According to the post on condition surveys and re-housing, when was LHSA's first Preservation Assessment Survey carried out, and what did it cover?

- **EXTRACT TO READ**:
----

Monday, 24 February 2025

Conservation (2): Condition Surveys and Re-Housing

Last month, we started a new series that explores the conservation work that cares for LHSA collections. LHSA has spent years establishing a conservation profile and now has an active programme of preservation and conservation work funded by the annual budget. Condition surveys are a pivotal aspect of this work and help us assess and prioritise items in need of interventive treatment and/or re-housing. In this blog, we look at why condition surveys are needed and sneak behind the scenes to enjoy some truly satisfactory before/after photographs of some of our re-housed collections.


Condition Surveys

A full understanding of the condition of the LHSA collections is necessary to inform priorities for preventive and interventive conservation treatment. To date, LHSA has carried out two National Preservation Office (now National Advisory Centre, NAC) Preservation Assessment Surveys; the first in 1999-2000 of the collection as a whole and the second in 2001 of the photographic material only. These surveys have helped establish and develop LHSA’s preservation and conservation programme and have provided supporting evidence for external funding applications.

Once priorities have been identified by the NAC Survey, more in-depth surveys of specific parts of the collections are carried out to determine which particular items need interventive treatment and/or re-housing, and to provide estimates for associated cost and time required. These surveys are not based on a formal model like the NPO Survey. Instead, the criteria for assessment and format for recording the data collated varies according to the type of material and proposed end use for the findings. Examples of this include a survey the Scottish Museums Council were commissioned to undertake in order to determine the condition of the object collection, and an in-house assessment to ascertain how far the repository met the specifications of BS5454:2000: Recommendations for the storage and exhibition of archival documents.

The survey data and written reports based on it are retained for comparison with future condition surveying in order to assess progress. The image below shows a bar chart from the 1999-2000 NAC Survey showing the anticipated impact of improved physical conditions for the collections: most items would be (2) low preservation need.




Re-housing LHSA collections

Many of the collections are accessioned with little, no or unsuitable housing, putting the items at risk of accelerated deterioration and/or accidental damage. LHSA has implemented a boxing policy to ensure that the collections will be provided with appropriate long-term housing. This will ensure that incident light damage and dust accumulation are reduced, ameliorate against any fluctuations in the ambient environment, improve handling and aid access. Boxing may also help ensure the most efficient use of available storage space.



Before and after: Correspondence from Jordanburn Nerve Hospital.

----

Data extracted from a collection
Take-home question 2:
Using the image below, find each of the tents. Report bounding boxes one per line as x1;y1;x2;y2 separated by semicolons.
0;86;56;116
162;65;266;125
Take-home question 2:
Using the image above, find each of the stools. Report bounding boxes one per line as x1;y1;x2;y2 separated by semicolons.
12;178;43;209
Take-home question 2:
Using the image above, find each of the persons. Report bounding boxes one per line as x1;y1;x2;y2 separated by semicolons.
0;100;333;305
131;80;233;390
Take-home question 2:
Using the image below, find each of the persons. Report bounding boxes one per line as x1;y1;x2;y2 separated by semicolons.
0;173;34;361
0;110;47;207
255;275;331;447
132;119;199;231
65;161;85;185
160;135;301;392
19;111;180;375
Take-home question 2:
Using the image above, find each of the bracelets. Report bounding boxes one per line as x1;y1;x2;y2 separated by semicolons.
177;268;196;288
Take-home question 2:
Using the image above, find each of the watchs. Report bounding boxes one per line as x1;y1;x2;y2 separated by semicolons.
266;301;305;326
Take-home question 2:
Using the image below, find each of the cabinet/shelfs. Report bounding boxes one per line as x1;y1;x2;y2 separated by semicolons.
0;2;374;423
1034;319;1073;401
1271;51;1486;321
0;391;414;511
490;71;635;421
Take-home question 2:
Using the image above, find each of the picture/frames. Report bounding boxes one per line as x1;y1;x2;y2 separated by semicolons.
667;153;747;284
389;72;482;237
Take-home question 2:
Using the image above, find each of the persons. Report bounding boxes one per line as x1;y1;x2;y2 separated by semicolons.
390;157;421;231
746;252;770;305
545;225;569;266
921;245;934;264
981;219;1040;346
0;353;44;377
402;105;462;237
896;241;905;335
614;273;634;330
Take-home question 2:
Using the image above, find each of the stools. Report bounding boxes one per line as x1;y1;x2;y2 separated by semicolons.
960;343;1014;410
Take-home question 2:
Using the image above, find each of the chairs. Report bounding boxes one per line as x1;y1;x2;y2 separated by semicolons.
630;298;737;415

----

- **ANSWER SECTION**: It was carried out in 1999-2000 and covered the collection as a whole.